A tous les autres moments de sa vie, Jésus fit tout ce qu’il faut pour échapper au titre de roi. Par exemple, après la multiplication des pains, « se rendant compte qu’ils allaient venir s’emparer de lui pour le faire roi, il s’enfuit dans la montagne, tout seul » (Jean 6, 15).

Le Christ est notre horizon

Alors, que faire de ce titre, qui n’est pas très heureux, de Roi de l’univers ? Le mieux, c’est de recourir aux titres qui sont donnés dans cette belle hymne de l’épître aux Colossiens, que nous venons d’entendre. En un mot, pour dire avec saint Paul notre foi, le Christ est le Premier-né.

D’abord, il est le Premier-né de toute créature. Qu’est-ce à dire ? Dans le cœur de Dieu, toute la création trouve son accomplissement – sa part la plus pure et la plus splendide, si l’on veut – dans le Christ. Toute l’évolution du monde va vers l’homme, et l’homme le plus accompli dans l’amour, la paix, la lumière, l’homme le plus harmonieux, l’homme le plus ajusté au cœur de Dieu, c’est Lui, Jésus-Christ. C’est pourquoi nous pouvons nous laisser inspirer par lui, éclairer par lui, aimer par lui, habiter par lui, car il nous montre et il nous donne le chemin à vivre pour être pleinement homme, femme, enfant. Le Christ est notre horizon. Pas seulement un horizon lointain ; mais bien une présence active de lumière.

Le Christ, premier-né d’au-delà de la mort

Il est aussi le Premier-né d’entre les morts. Qu’est-ce à dire encore une fois ? Le Christ a traversé ! Il a traversé toute la condition humaine. Il a traversé toutes les atteintes du mal et même tous les soubresauts du cosmos. Il a traversé la mort. Il a traversé en homme libre, en homme debout, sans violence, avec amour. Et au bout de cette immense traversée, il y a la vie. Il est devenu le premier des ressuscités, le premier-né d’au-delà de la mort.

Mais cette traversée n’est pas sans effet. Elle apporte avec elle la réconciliation. Par lui, tous les êtres sont réconciliés, aussi bien sur la terre que dans les cieux.

Plus encore, elle apporte la plénitude, ou pour parler avec saint Paul : elle apporte le Plérôme. Tout devient vie, est rempli de la Présence de l’Amour de Dieu : le Christ en premier ; et tous les humains qui y consentent ; et tout l’univers.

* [CONSIGNES DE TRAVAIL]:
A - D'après l'extrait sur le Christ, où Jésus s'enfuit-il après la multiplication des pains ?
B - Poursuivez l'extrait sur le Christ en écrivant ce qui vient après sa dernière phrase.
Les lignes de données n'ont aucun lien avec l'extrait sur le Christ.

* [LIGNES DE DONNÉES]:
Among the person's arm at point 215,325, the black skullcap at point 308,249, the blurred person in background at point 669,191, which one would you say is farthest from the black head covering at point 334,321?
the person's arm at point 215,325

* [RÉPONSES PAR CONSIGNE]:
A - Il s'enfuit dans la montagne, tout seul.

B -
Le Christ communique sa lumière, sa force, son amour, sa beauté

Donc l’avenir des hommes, l’avenir du monde, c’est la belle lumière de la Résurrection. Comprenons bien que le Christ ressuscité n’est pas présent de façon passive, voire décorative. Au contraire, il donne des énergies nouvelles pour qu’avance la vie, la réconciliation, l’amour, la paix. Et si le chemin est long, si long, si ardu, si tourmenté, ce n’est pas à cause de lui, c’est à cause de la liberté des hommes qui n’accueillent sa présence que de manière partielle et imparfaite. Il reste qu’en tout, à travers tout, malgré tout, le Christ communique sa lumière, sa force, son amour, sa beauté à tous les humains et à l’univers entier.

Alors comment appeler cette fête ? Le Christ Oméga, pour parler comme l’Apocalypse, qui nous attire et nous invite jusqu’à la plénitude des temps. Le Christ Plérôme, pour le dire avec saint Paul, en qui tout est et tout sera accompli. Le Christ Évoluteur, pour le dire avec Teilhard de Chardin, qui fait évoluer le monde vers son harmonie. Qu’importe, pourvu que l’on évite les images de puissance et de domination. Car il est notre frère qui nous donne sa vivante et divine énergie ; notre frère premier-né.

C’est de toi que viennent la paix, l’amour et la lumière

A ce propos, j’ai une suggestion à faire. Vous savez tous qu’à la fin du Notre Père, on dit : car c’est à toi, qu’appartiennent le règne, la puissance et la gloire. C’est dit du Père, mais cela peut être dit aussi du Fils, puisque tout ce qui est au Père est au Fils et tout ce qui est au Fils est au Père.

Dans notre esprit, ces trois mots : règne, puissance, gloire, sont associés à la domination et peuvent générer une servile soumission, comme on peut le voir dans diverses traditions religieuses. Ne pourrait-on pas les remplacer ? Règne deviendrait paix, puisque c’est un règne de paix qui est promis. Puissance deviendrait amour, puisque la seule puissance de Dieu devant la liberté des hommes est celle de l’amour. Gloire deviendrait lumière, puisque Dieu n’est pas écrasant, mais il est solaire. Et, en plus, comme Dieu n’est pas propriétaire, mais toujours en train de donner, on pourrait éviter les mots d’appartenance.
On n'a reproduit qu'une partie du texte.